Legacy, quand l'apolitisme sert le seul catastrophisme

Diffusé mardi soir sur M6, Legacy, le documentaire le plus personnel de Yann Arthus Bertrand nous dit-on, revient sur la double-crise : climatique et de la biodiversité. En héritage, celui qui regarde le monde depuis le ciel est venu nous dire la vérité. Celle d'une histoire linéaire de l'Homme, entité homogène, persécutant la Nature, entité extérieure...

Diffusé mardi soir sur M6, Legacy, le documentaire le plus personnel de Yann Arthus Bertrand (YAB pour les intimes) nous dit-on, revient sur la double-crise : climatique et de la biodiversité. En héritage, celui qui regarde le monde depuis le ciel est venu nous dire la vérité. En introduction, il promet de partager ses années d'engagement et de remettre en question ses croyances passées : développement, progrès, rationalité, etc. S'en suit le récit d'une histoire linéaire de l'Homme,entité homogène, persécutant la Nature, entité extérieure...

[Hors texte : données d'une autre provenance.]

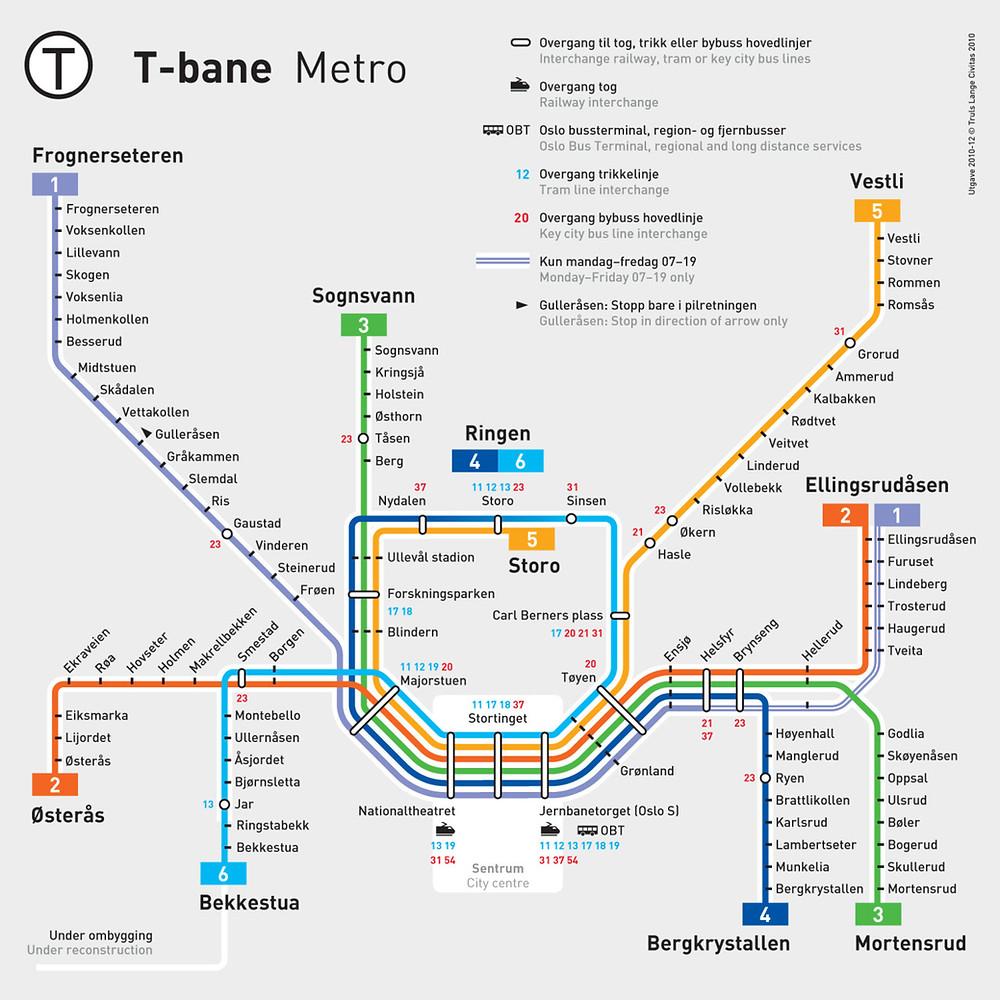 T-band Metro, Oslo, Norway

Refusé par toutes les autres chaînes, car jugé trop pessimiste apprend-on, disons-le clairement je n'attendais pas grand chose de Legacy, sinon la première occasion pour détester (hate-watching mode). Un espèce de biais de confirmation. Disons-le aussi, par déformation professionnelle j'en savais déjà autant ou presque avant de lancer le documentaire. Néanmoins, fait appréciable, au côté de YAB, on retrouve à l'écriture Franck Courchamp, écologue qui s'intéresse notamment à la dynamique de la biodiversité et les impacts de l’homme sur les écosystèmes et les espèces. Gage de sérieux, donc.

Pas de faux suspens, mon désir de détestation, c'est vite trouvé assouvi. Les images sont certes belles, mais le récit linéaire de l'histoire humaine, usant d'un rasoir réthorique invisibilisant (à quelques exceptions près) les rapports de force, de domination et les dynamiques d'expansion d'un modèle produit et diffusé par la force à partir d'un lieu, assombri le tableau. Le récit se met en place donc, c'est le début d'une histoire homogène insupportable, à coup de "l'Homme a domestiqué la terre", "l'Homme s'extrait de sa condition animale", "l'Homme détruit les forêts", etc. L'Homme, du peuls qui pratique la transhumance dans le Sahel à... YAB pratiquant l'hélicologisme. Au passage, il invisibile des populations, notamment en entretenant le mythe de l'espace vide dans les régions polaires : "Pourquoi on s'intéresse à la glace ? On ne vit pas aux pôles".

A grand renfort de nous, l'Homme, les être humains (dans le meilleur des cas), Legacy invisibilise tout rapport de force, à l'exception notable des animaux non-humains, porte d'entrée à demi-mot d'une critique de l'industrialisation des pratiques agricoles et d'élevage. Plus loin, on frise le malthusianisme : "En l’espace de ma vie seulement, nous sommes 3 fois plus nombreux sur la terre. (..) Il ne peut pas y avoir une population infinie, sur un territoire limité". On note le soin apporté à substituer le terme de population à celui de croissance économique. Voici donc la vérité de YAB, une vérité où il n'est pas utile de mentionner le rôle du capitalisme (0 occurence du terme), mais où il n'est pas vain d'appeler à "mettre la finance au service de la planète" après voir courageusement titillé les COP, ces grandes messes internationales sur le climat ou la biodiversité notamment.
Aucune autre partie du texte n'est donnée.